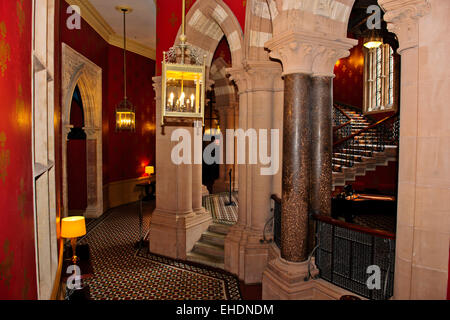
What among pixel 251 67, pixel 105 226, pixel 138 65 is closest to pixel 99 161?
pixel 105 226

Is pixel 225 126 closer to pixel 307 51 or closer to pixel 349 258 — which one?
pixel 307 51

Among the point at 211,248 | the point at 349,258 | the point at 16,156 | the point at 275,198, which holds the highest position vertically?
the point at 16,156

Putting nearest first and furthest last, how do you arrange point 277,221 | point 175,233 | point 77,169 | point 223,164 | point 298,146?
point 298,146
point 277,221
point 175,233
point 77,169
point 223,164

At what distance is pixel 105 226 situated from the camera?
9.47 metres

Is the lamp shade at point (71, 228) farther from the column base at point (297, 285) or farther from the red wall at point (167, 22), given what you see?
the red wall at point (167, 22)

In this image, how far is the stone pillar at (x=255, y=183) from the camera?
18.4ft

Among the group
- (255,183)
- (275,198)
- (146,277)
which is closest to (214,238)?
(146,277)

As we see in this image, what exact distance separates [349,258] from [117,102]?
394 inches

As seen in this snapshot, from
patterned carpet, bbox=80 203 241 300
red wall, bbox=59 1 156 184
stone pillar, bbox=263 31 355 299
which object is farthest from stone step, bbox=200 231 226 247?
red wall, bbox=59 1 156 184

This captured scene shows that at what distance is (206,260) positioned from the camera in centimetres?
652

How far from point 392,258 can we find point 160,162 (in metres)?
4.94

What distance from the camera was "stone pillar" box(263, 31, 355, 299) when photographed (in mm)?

———

◆ Aim of the exercise
Write out every line of the entries above as a numbered list, skipping blank lines and leaving the pictures out.

◆ Worked solution
1. What among pixel 251 67, pixel 105 226, pixel 138 65 is closest to pixel 99 161?
2. pixel 105 226
3. Is pixel 225 126 closer to pixel 307 51 or closer to pixel 349 258 — which one?
4. pixel 307 51
5. Among the point at 211,248 | the point at 349,258 | the point at 16,156 | the point at 275,198, which holds the highest position vertically?
6. the point at 16,156
7. Putting nearest first and furthest last, how do you arrange point 277,221 | point 175,233 | point 77,169 | point 223,164 | point 298,146?
8. point 298,146
9. point 277,221
10. point 175,233
11. point 77,169
12. point 223,164
13. At what distance is pixel 105 226 situated from the camera?
14. 9.47 metres
15. Is the lamp shade at point (71, 228) farther from the column base at point (297, 285) or farther from the red wall at point (167, 22), given what you see?
16. the red wall at point (167, 22)
17. In this image, how far is the stone pillar at (x=255, y=183) from the camera?
18. 18.4ft
19. Among the group
20. - (255,183)
21. - (275,198)
22. - (146,277)
23. which is closest to (214,238)?
24. (146,277)
25. As we see in this image, what exact distance separates [349,258] from [117,102]?
26. 394 inches
27. As seen in this snapshot, from
28. patterned carpet, bbox=80 203 241 300
29. red wall, bbox=59 1 156 184
30. stone pillar, bbox=263 31 355 299
31. which object is farthest from stone step, bbox=200 231 226 247?
32. red wall, bbox=59 1 156 184
33. This captured scene shows that at what distance is (206,260) positioned from the camera in centimetres?
34. 652
35. How far from point 392,258 can we find point 160,162 (in metres)?
36. 4.94
37. What distance from the camera was "stone pillar" box(263, 31, 355, 299) when photographed (in mm)?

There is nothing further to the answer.